▶ _PROBLEM TO WORK ON_
Give back the entire listing verbatim.

Entries from a dataset
· · · ·
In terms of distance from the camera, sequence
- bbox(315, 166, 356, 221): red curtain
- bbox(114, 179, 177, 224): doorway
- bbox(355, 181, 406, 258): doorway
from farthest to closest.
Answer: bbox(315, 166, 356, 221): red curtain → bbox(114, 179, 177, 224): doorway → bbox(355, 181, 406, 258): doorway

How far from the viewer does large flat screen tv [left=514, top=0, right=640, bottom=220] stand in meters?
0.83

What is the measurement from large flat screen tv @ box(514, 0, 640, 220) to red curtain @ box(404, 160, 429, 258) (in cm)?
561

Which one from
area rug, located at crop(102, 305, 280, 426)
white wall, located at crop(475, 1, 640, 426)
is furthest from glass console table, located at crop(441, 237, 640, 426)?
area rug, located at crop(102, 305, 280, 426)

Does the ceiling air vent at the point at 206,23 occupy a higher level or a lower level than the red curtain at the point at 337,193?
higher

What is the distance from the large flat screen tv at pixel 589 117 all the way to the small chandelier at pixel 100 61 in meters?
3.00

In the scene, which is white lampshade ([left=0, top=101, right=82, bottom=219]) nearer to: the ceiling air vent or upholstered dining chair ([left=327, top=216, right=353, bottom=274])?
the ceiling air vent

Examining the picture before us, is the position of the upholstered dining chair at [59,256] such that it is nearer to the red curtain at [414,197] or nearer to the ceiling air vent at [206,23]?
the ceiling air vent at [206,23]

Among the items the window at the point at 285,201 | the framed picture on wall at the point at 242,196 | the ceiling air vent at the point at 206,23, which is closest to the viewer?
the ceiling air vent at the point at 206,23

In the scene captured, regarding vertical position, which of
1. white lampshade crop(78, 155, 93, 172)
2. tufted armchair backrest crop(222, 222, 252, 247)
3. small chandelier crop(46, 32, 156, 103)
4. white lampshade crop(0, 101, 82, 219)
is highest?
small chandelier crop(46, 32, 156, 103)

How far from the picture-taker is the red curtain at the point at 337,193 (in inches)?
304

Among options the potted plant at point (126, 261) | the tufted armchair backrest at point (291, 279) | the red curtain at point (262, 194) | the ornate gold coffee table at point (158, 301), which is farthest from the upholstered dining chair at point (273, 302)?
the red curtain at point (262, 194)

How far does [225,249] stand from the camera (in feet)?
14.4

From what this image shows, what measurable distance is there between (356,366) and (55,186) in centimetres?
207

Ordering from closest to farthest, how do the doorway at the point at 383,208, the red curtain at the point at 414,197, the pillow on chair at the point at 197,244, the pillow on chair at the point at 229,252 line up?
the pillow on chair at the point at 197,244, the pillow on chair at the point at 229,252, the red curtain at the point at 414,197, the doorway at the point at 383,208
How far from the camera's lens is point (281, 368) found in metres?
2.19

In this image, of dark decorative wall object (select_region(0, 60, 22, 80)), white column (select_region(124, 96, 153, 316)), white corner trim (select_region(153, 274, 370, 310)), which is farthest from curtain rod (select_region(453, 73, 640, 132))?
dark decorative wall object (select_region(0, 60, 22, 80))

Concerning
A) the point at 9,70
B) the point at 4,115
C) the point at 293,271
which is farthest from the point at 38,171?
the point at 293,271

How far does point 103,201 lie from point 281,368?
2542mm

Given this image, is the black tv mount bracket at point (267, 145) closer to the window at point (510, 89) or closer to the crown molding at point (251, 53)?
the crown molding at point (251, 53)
· · · ·
▶ _ANSWER BELOW_
In terms of distance from the camera, sequence
- bbox(315, 166, 356, 221): red curtain
- bbox(114, 179, 177, 224): doorway
- bbox(355, 181, 406, 258): doorway
from farthest to closest.
Answer: bbox(315, 166, 356, 221): red curtain → bbox(114, 179, 177, 224): doorway → bbox(355, 181, 406, 258): doorway

How far from the viewer does large flat screen tv [left=514, top=0, right=640, bottom=220] stand in meters?
0.83

What is the measurement from large flat screen tv @ box(514, 0, 640, 220) to red curtain @ box(404, 160, 429, 258) (in cm)?
561

Which one from
area rug, located at crop(102, 305, 280, 426)
white wall, located at crop(475, 1, 640, 426)
is furthest from glass console table, located at crop(441, 237, 640, 426)?
area rug, located at crop(102, 305, 280, 426)

Does the ceiling air vent at the point at 206,23 occupy a higher level or a lower level than the red curtain at the point at 337,193?
higher

What is the distance from the large flat screen tv at pixel 589 117 all the way to the small chandelier at pixel 100 61 in meters?
3.00

In the scene, which is white lampshade ([left=0, top=101, right=82, bottom=219]) nearer to: the ceiling air vent or upholstered dining chair ([left=327, top=216, right=353, bottom=274])?
the ceiling air vent

Examining the picture before us, is the position of the upholstered dining chair at [59,256] such that it is nearer to the red curtain at [414,197] or nearer to the ceiling air vent at [206,23]?
the ceiling air vent at [206,23]

Among the items the window at the point at 285,201 | the framed picture on wall at the point at 242,196 | the ceiling air vent at the point at 206,23, which is closest to the viewer?
the ceiling air vent at the point at 206,23

In the scene captured, regarding vertical position, which of
1. white lampshade crop(78, 155, 93, 172)
2. tufted armchair backrest crop(222, 222, 252, 247)
3. small chandelier crop(46, 32, 156, 103)
4. white lampshade crop(0, 101, 82, 219)
is highest?
small chandelier crop(46, 32, 156, 103)

How far from the picture-taker is the red curtain at the point at 337,193 (in inches)?
304

Among options the potted plant at point (126, 261) | the tufted armchair backrest at point (291, 279) | the red curtain at point (262, 194) | the ornate gold coffee table at point (158, 301), which is farthest from the upholstered dining chair at point (273, 302)?
the red curtain at point (262, 194)

How far does [225,249] stand from the camera (in feet)?
14.4

From what this image shows, what measurable distance is there between (356,366) and (55,186) in centimetres?
207

Ordering from closest to farthest, how do the doorway at the point at 383,208, the red curtain at the point at 414,197, the pillow on chair at the point at 197,244, the pillow on chair at the point at 229,252 line up?
the pillow on chair at the point at 197,244, the pillow on chair at the point at 229,252, the red curtain at the point at 414,197, the doorway at the point at 383,208
How far from the camera's lens is point (281, 368) found in metres?
2.19

In this image, of dark decorative wall object (select_region(0, 60, 22, 80)), white column (select_region(124, 96, 153, 316)), white corner trim (select_region(153, 274, 370, 310)), which is farthest from curtain rod (select_region(453, 73, 640, 132))?
dark decorative wall object (select_region(0, 60, 22, 80))

Concerning
A) the point at 9,70
B) the point at 4,115
C) the point at 293,271
which is farthest from the point at 38,171?
the point at 293,271

How far does point 103,201 lie from point 281,368?
2542mm

Given this image, is the black tv mount bracket at point (267, 145) closer to the window at point (510, 89) or closer to the crown molding at point (251, 53)?
the crown molding at point (251, 53)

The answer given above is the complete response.